## PROBLEM TO SOLVE
Each line from the one containing "photo black footed ferrets" through the last line of the data below should be printed exactly, please, with any pictures omitted.

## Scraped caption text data
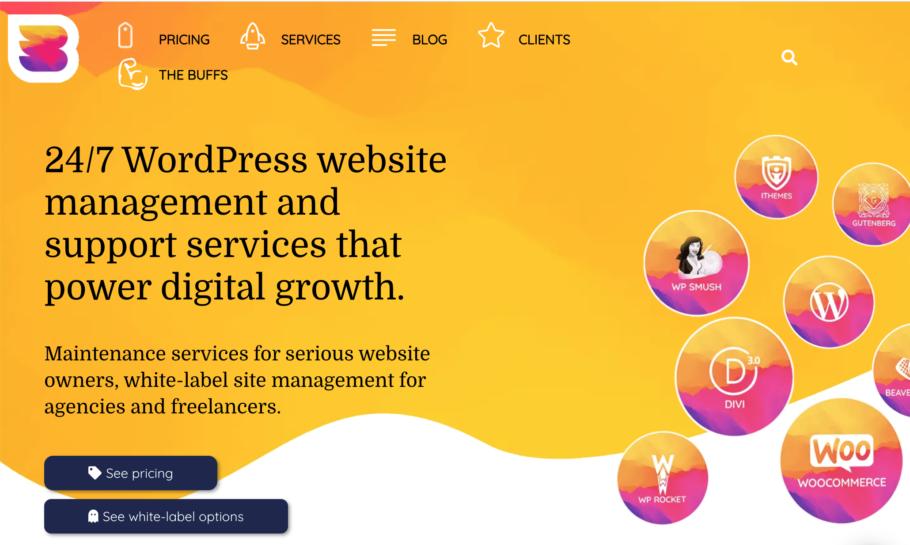 WPBuffs - WordPress Maintenance Service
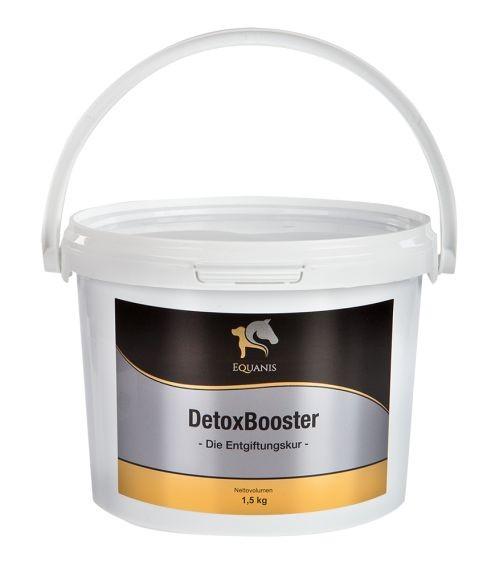 DetoxBooster – Entgiftungskur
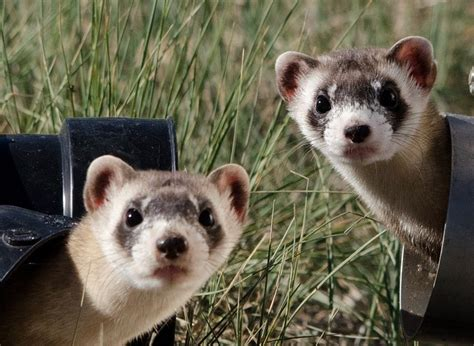 photo black footed ferrets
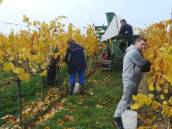 Podobenství o dělnících na vinici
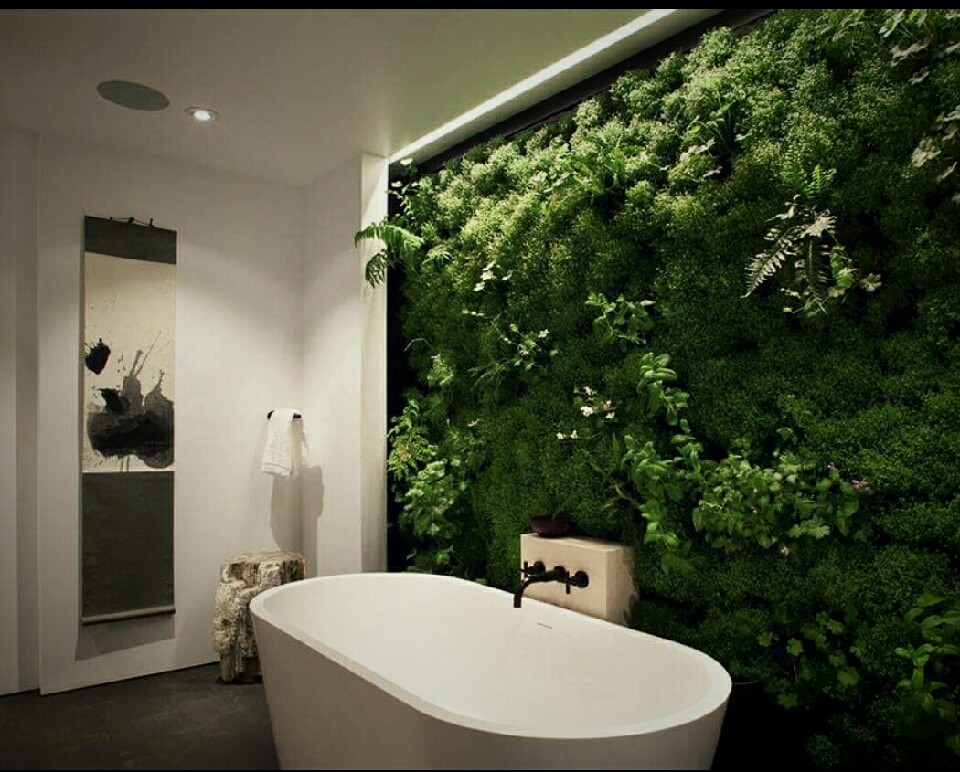 Grow moss on a ladder for a cool earthy tone in any room in the house.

## REPLY
 photo black footed ferrets
 Podobenství o dělnících na vinici
 Grow moss on a ladder for a cool earthy tone in any room in the house.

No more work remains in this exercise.